Going through the material below, please gather all lines with the word "curative" in them.

╭──

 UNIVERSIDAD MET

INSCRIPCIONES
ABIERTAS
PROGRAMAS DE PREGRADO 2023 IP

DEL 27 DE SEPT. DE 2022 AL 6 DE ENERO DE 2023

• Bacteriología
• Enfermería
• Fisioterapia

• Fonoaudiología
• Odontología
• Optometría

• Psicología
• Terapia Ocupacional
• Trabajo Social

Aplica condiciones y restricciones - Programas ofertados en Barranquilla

╰──
╭──

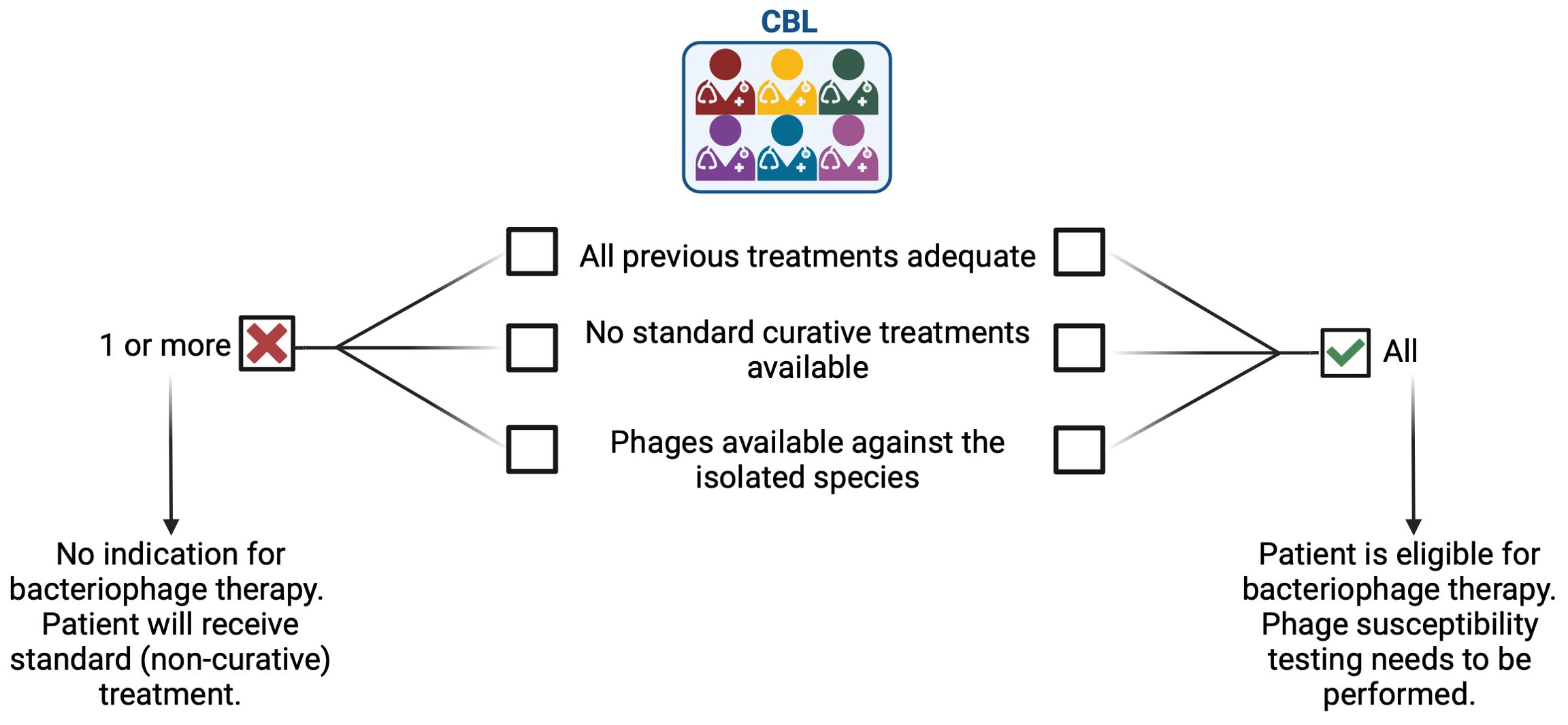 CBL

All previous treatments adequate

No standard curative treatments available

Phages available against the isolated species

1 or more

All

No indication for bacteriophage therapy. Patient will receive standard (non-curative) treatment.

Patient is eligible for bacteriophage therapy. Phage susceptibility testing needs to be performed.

╰──
╭──

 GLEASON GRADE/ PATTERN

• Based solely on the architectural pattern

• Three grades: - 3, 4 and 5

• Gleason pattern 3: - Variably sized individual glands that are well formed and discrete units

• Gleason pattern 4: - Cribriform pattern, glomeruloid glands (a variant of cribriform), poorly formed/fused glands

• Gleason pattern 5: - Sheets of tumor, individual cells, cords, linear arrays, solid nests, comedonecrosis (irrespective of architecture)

╰──

[RESPONSE]
No standard curative treatments available
No indication for bacteriophage therapy. Patient will receive standard (non-curative) treatment.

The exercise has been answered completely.